PAGE TEXT:
What must change for effective State budgeting

Kenya is not doing well in terms of offering jobs to the youth as well as controlling our level of borrowing.

The only way to come out of this rut is by the Government getting its budgeting right.

Budgeting is a must because the benefits of good planning and quality decision-making exceed the cost.

The Government needs to revisit the concept of a budget as an important step to effective management of public debt.

Any good business school will teach you that budgets are conditioned by environments that are largely fluid and therefore always open to regular revision.

It is not manageable that a budget must be implemented at whatever cost.

Bad planning might explain why our borrowing is approaching unmanageable levels.

That the country is sagging under the weight of excessive debt is gradually becoming untenable.

There are several reasons why budgets are made at the national level. First, a budget makes the Government aware of its resources, problems and environment.

Render useless

This, in turn, helps it to know in advance the extent to which the goals set therein are achievable.

Second, a properly interrogated budget will in advance flag cash shortages and excesses, thus forcing appropriate revisions.

Third, the Government is a large and complex institution with various activities that must be coordinated by use of a budget.

The State seeks to meet its goals, and a budget provides a benchmark for evaluating its performance.

A budget must have a philosophy. The key one is that the amounts and other indicators in the budget must be reasonable and achievable. Budgets set at levels that cannot be achieved render them useless.

DATA:
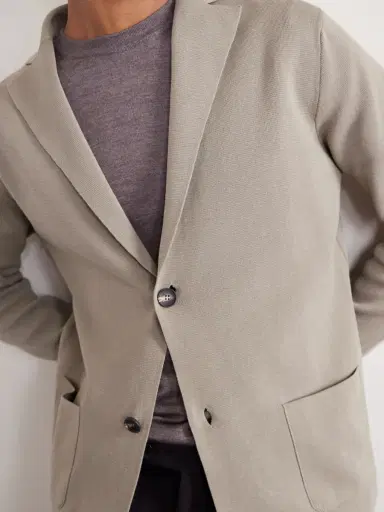 Thom Sweeney Cotton Crepe Knitted Blazer - Men | Thumbnail 5 Thom Sweeney Cotton Crepe Knitted Blazer - Men | Thumbnail 5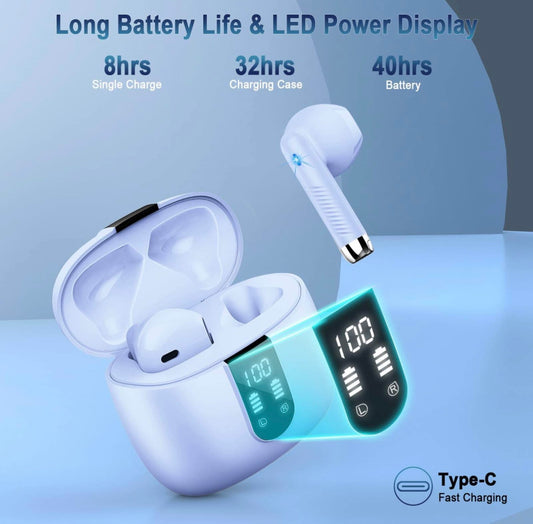 Wireless Earbuds, 2024 Bluetooth Headphones V5.4 Ear Buds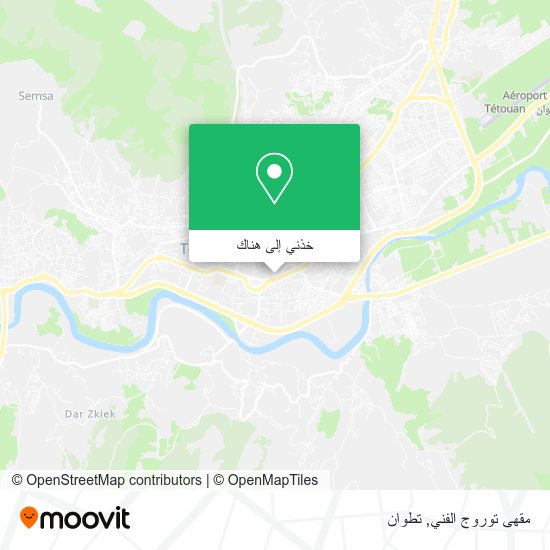خريطة مقهى توروج الفني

TASK: Please reproduce the State budgeting article above the listing in full, word for word.

OUTPUT:
What must change for effective State budgeting

Kenya is not doing well in terms of offering jobs to the youth as well as controlling our level of borrowing.

The only way to come out of this rut is by the Government getting its budgeting right.

Budgeting is a must because the benefits of good planning and quality decision-making exceed the cost.

The Government needs to revisit the concept of a budget as an important step to effective management of public debt.

Any good business school will teach you that budgets are conditioned by environments that are largely fluid and therefore always open to regular revision.

It is not manageable that a budget must be implemented at whatever cost.

Bad planning might explain why our borrowing is approaching unmanageable levels.

That the country is sagging under the weight of excessive debt is gradually becoming untenable.

There are several reasons why budgets are made at the national level. First, a budget makes the Government aware of its resources, problems and environment.

Render useless

This, in turn, helps it to know in advance the extent to which the goals set therein are achievable.

Second, a properly interrogated budget will in advance flag cash shortages and excesses, thus forcing appropriate revisions.

Third, the Government is a large and complex institution with various activities that must be coordinated by use of a budget.

The State seeks to meet its goals, and a budget provides a benchmark for evaluating its performance.

A budget must have a philosophy. The key one is that the amounts and other indicators in the budget must be reasonable and achievable. Budgets set at levels that cannot be achieved render them useless.